Fevzi Durmuş: Dünya ekonomisini üçkağıtçılar idare ediyor. Üçkağıtçıların kurduğu bir sistemdir bu. Tarihe bir bakarsak tapınak şövalyelerinden gelen bir süreçtir. Kağıdın, biri yeşil dolar, ötekisi sarı hisse tahvil senedi, diğeri de beyaz olan teminat mektubu. Sistem dünyayı bunlarla çökertiyor.
Önce ekonomik olarak ablukaya almak daha sonra bu ekonomik yapıyla terbiye edemediklerini demokrasi içerisinde satın aldıkları adamlarıyla bir şekilde yönetime getirmek. İki defa seçimi aynı parti kazanıyorsa orada demokrasi yoktur demek yanış bir anlayış. Bugün Türkiye’nin ekonomisi üzerinden Türkiye hedef alınıyor. 15 Temmuz’da bir hain saldırı ve kalkışma oldu bu ülkede. Birilerinin hafızası balık olabilir ama biz o gece sokakta olanlardanız. Neyin ne olduğunu biliyoruz. Darbe ile yapamadığını hükümeti yıpratma enstrümanı olarak kullanır. Bugün papazı bahane eder yarın s400’ü bahane eder bunları sopa yapar ve bizi dövmeye çalışır egemen güçler parayı elinde tutan güçler. Kim bu güçler ? Sayın cumhurbaşkanımız birleşmiş milletler tarihinde yapılabilecek en yalın ve açık konuşmayla bunları açıkladı. Dünyanın servetini yarısını elinde bulunduran 163 kişi var dedi. Bunlar biat kültürüyle hizmet eden liderleri başa getiriyorlar. Çünkü onlar para kazanacakları yere silah satarlar para kazanacakları yerde savaş çıkartır çökmek istedikleri alan varsa buraya çökerler. 15 Temmuz darbe öncesi Sayın Mahmut Tanal burada kendisini Bank Asya’nın savunucusu Zaman Gazetesi’nin savunucusu olarak gördük. Bugün fabrika ayarlarına dönüp Cumhuriyet Halk Partisinin Cumhuriyetçi kişiliği ile karşımızda oturuyorsa başka sorularım olacak. Ekonomik tetikçiler bugün Türkiye’yi merkeze aldı. Bu olayın Türkiye’yi kendini idare edemeyen basiretsiz politikalarından kaynaklanmadığı Amerika tarafından tetiklendiği Amerika’nın kendi resmi devlet yetkilileri tarafından evet dediği biz s400’e uymayan dediklerimizi yapmayan ülkelere ekonomik olarak çökertiriz diye açıklamaları ve beyanları var.

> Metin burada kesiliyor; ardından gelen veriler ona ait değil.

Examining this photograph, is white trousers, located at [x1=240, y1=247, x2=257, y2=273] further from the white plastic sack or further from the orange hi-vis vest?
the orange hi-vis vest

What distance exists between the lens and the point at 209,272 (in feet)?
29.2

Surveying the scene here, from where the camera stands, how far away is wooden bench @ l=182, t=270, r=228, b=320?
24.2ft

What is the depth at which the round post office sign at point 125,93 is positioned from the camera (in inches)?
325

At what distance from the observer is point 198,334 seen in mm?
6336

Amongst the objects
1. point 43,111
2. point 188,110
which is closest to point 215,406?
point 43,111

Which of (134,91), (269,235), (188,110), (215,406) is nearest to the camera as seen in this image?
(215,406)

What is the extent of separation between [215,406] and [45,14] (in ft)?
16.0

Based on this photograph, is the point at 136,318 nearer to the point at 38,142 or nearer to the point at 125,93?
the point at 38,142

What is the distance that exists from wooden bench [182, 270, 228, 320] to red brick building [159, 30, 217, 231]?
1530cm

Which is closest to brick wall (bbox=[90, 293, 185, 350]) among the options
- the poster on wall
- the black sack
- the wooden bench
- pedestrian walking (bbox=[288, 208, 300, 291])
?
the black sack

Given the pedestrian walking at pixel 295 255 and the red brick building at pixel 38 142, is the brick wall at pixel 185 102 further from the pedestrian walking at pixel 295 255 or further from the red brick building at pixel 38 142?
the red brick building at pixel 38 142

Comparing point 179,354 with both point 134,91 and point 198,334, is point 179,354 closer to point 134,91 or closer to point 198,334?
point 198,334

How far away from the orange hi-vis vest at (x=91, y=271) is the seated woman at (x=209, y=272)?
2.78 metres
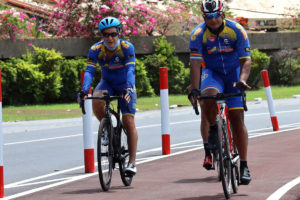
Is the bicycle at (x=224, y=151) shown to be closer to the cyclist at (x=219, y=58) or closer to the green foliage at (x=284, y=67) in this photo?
the cyclist at (x=219, y=58)

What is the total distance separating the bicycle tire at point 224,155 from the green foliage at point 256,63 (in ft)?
84.5

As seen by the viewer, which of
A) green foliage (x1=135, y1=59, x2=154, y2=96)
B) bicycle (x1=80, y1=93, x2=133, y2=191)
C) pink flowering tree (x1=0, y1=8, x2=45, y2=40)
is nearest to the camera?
bicycle (x1=80, y1=93, x2=133, y2=191)

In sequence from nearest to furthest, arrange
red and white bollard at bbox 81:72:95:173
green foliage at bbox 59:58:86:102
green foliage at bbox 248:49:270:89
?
1. red and white bollard at bbox 81:72:95:173
2. green foliage at bbox 59:58:86:102
3. green foliage at bbox 248:49:270:89

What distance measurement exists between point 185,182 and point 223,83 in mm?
1348

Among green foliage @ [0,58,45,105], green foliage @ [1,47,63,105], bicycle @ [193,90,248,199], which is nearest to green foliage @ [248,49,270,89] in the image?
green foliage @ [1,47,63,105]

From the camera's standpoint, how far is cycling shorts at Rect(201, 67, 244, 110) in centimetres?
808

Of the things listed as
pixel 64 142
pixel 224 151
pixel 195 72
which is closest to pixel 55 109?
pixel 64 142

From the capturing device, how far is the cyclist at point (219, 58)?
803 cm

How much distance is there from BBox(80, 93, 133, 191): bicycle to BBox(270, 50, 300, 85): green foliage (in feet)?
89.7

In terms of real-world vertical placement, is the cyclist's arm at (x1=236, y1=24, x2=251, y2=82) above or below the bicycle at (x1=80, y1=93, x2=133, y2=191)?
above

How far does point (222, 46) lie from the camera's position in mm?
8156

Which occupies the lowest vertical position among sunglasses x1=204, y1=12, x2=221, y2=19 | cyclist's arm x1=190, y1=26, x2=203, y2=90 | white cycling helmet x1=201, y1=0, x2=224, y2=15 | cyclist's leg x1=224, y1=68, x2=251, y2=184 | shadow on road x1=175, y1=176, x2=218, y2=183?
shadow on road x1=175, y1=176, x2=218, y2=183

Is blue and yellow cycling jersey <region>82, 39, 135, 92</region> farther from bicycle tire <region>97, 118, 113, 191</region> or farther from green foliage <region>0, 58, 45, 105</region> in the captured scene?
green foliage <region>0, 58, 45, 105</region>

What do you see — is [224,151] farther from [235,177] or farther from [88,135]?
[88,135]
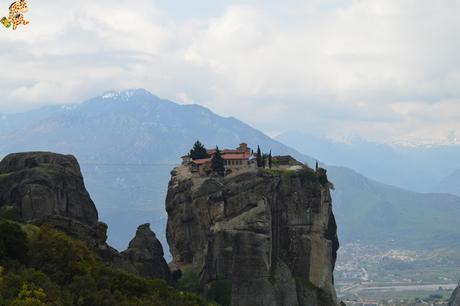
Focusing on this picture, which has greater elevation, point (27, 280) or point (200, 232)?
point (200, 232)

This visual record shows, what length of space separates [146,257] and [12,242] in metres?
38.6

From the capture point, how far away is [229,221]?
115m

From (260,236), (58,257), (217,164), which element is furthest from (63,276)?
(217,164)

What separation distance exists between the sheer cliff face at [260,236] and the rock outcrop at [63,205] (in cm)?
778

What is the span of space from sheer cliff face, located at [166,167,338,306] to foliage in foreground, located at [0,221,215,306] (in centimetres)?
2524

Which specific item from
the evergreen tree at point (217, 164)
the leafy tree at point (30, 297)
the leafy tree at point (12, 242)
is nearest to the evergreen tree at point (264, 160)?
the evergreen tree at point (217, 164)

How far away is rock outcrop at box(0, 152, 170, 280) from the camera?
97875mm

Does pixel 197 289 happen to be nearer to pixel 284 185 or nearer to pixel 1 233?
pixel 284 185

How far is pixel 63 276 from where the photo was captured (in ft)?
247

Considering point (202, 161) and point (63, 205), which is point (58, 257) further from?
point (202, 161)

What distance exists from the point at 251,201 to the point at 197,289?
13460 mm

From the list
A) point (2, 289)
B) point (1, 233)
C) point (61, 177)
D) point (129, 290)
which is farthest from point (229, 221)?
point (2, 289)

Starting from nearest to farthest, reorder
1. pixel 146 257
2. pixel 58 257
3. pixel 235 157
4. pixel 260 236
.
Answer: pixel 58 257
pixel 260 236
pixel 146 257
pixel 235 157

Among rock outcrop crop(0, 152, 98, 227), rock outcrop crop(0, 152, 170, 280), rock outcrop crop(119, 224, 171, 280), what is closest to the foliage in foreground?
rock outcrop crop(0, 152, 170, 280)
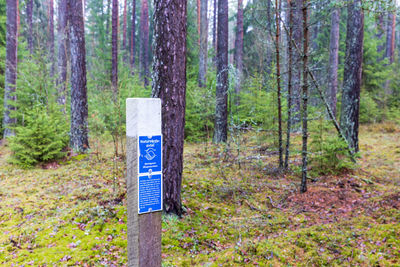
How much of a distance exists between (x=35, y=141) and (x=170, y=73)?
17.3 ft

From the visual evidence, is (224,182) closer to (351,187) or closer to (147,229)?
(351,187)

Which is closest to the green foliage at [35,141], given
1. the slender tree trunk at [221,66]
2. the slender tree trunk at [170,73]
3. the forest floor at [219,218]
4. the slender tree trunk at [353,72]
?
the forest floor at [219,218]

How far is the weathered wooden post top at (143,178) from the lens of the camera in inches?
74.8

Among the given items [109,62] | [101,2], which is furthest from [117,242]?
[101,2]

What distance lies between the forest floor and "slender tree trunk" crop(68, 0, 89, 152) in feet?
4.42

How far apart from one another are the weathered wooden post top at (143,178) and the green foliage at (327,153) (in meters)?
5.21

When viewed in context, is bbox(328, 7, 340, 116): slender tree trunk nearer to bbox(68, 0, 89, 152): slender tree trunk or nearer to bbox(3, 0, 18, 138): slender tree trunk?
bbox(68, 0, 89, 152): slender tree trunk

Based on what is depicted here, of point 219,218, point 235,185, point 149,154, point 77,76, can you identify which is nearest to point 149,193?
point 149,154

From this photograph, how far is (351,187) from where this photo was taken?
228 inches

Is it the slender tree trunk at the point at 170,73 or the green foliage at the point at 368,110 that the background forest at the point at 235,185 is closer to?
the slender tree trunk at the point at 170,73

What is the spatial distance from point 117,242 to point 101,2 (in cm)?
2666

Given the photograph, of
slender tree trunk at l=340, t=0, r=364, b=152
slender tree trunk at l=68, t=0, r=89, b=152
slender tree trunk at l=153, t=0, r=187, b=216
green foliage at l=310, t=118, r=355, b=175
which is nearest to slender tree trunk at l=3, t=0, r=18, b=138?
slender tree trunk at l=68, t=0, r=89, b=152

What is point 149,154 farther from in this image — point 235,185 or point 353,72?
point 353,72

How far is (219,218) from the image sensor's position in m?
4.55
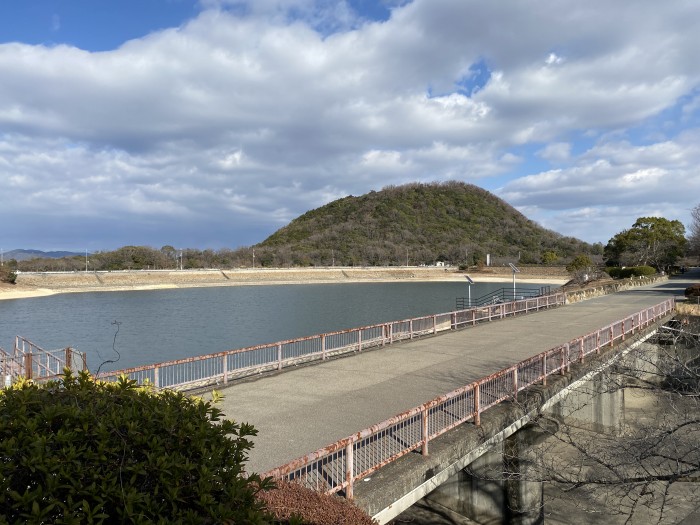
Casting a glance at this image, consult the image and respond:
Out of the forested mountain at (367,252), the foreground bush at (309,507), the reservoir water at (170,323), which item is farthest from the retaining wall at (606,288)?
the forested mountain at (367,252)

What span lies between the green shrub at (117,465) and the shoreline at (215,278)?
82.0m

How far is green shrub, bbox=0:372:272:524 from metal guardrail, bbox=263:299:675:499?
1457mm

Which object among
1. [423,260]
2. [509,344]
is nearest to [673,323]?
[509,344]

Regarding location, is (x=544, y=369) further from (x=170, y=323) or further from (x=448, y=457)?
(x=170, y=323)

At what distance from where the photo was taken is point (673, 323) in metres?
26.0

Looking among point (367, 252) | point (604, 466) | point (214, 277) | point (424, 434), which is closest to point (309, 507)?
point (424, 434)

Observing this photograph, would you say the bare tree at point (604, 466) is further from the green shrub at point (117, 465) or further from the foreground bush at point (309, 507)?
the green shrub at point (117, 465)

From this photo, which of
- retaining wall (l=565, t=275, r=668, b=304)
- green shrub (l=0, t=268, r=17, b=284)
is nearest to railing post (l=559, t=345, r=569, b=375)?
retaining wall (l=565, t=275, r=668, b=304)

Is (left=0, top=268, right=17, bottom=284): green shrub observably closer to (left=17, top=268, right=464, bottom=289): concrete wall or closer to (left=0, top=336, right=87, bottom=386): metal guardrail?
(left=17, top=268, right=464, bottom=289): concrete wall

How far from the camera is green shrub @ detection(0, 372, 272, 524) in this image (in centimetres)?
277

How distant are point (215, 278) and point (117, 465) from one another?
107 meters

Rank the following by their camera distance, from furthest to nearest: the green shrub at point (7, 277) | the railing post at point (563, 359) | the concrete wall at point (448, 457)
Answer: the green shrub at point (7, 277)
the railing post at point (563, 359)
the concrete wall at point (448, 457)

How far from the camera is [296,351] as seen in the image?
14898 millimetres

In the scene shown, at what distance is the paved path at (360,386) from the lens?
7.90 meters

Mahmut Tanal: Cevap hakkı doğdu konu bütünlüğü dağılmadan cevap vermek istiyorum. Elimde milli güvenlik kurulunun kararı var. 481 sayılı kararında imzası bulunan Ahmet Necdet Sezer dönemin cumhurbaşkanı ve dönemin başbakanı Recep Tayyip Erdoğan ve Ak Parti’nin tüm kurucularının imzası. Tarih 24 Haziran 2004 gündem konusu Türkiye’de nurculuk faaliyetleri ve Fettullah Gülen. Yurtiçi ve yurtdışı faaliyetlerine karşı bir eylem planının hazırlanması uygun görülmüş. O dönemde tehdit ve tehlike görüldüğü halde sayın başbakanın danışmanı Ömer Dinçer diyor ki biz bilerek bu kararları yerine getirmedik diyor. Eğer o dönem bu milli güvenlik kurulunun kararları yerine getirilseydi feto terör örgütü bugün olmayacaktı. Ceza kanunumuzun 37. Maddesi der ki suçun oluşması için kim katkıda bulunmuşsa hepsinin bundan sorumlu olması lazım.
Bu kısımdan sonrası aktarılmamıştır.